In these regions, a larger number of people can be provided sustainance per unit of area due to availability of fertile land which can produce more food for a large number of people.

But the situation is entirely different in the case of Union Territories like Delhi, Chandigarh and Pondicherry. These regions are highly urbanised and offer job opportunities in industrial and service sectors.

The areas having fertile soil and those having good employment opportunities are densely populated.

 

[2] Areas of Moderate Density

States and Union Territories in which the density of population ranges between 100 and 400 persons per square kilometre are called areas of moderate density of population.

They are Andhra Pradesh, Assam, Dadra & Nagar Haveli, Goa, Gujarat, Karnataka, Madhya Pradesh, Maharashtra, Orisa, Rajasthan, Tripura, Jharkhand, Chhattisgarh, Jammu and Kashmir, Uttarakhand, Himachal Pradesh, Nagaland, Manipur and Meghalaya.

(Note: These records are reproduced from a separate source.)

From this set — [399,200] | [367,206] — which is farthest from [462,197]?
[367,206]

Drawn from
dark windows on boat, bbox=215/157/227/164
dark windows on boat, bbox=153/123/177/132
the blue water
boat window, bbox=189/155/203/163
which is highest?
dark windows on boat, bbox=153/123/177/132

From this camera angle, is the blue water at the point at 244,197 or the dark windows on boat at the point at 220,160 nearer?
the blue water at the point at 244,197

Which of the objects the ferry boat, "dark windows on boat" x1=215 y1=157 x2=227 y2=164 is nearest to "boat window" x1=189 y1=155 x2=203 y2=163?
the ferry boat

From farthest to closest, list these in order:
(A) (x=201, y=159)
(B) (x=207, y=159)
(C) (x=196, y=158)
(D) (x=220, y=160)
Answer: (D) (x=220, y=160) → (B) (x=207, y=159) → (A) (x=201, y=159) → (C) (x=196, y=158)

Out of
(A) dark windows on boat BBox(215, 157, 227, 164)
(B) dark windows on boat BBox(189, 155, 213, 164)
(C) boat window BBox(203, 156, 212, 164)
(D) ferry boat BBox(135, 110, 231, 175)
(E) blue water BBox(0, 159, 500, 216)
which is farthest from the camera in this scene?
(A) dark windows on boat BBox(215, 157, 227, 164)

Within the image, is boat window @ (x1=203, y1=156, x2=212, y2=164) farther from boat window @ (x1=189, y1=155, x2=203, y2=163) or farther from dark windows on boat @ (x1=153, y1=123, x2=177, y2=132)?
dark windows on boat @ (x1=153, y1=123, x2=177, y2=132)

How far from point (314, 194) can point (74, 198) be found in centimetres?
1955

This region includes largest part of the country in terms of area.

Broadly speaking moderate density of population is characterized by the areas in which the agriculture is handicapped by rugged topography, lower amount of precipitation and paucity of water for irrigation.

 

[3] Areas of Low Density

All the remaining parts of India having a density of population less than 100 persons per square kilometre may be classified under this category.

The States and Union Territories falling under this category include Arunachal Pradesh, Mizoram, Sikkim and Andaman & Nicobar Islands.

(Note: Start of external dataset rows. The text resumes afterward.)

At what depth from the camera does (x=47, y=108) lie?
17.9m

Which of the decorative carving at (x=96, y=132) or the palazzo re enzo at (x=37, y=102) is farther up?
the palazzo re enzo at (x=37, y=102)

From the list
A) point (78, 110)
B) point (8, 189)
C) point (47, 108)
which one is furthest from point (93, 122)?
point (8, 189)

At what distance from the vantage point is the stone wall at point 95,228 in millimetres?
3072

Low density population areas are characterized by rough terrain, low rainfall or unhealthy climate.

Agriculture cannot be developed in too dry or cold areas.

Uneven topography and poor agricultural resources put a limit on urbanisation and industrialisation.

Difficulties exist not only in transport and communication in the hilly and mountainous areas but also in the over all levels of economic development.

That is why the density of population in all these areas is low.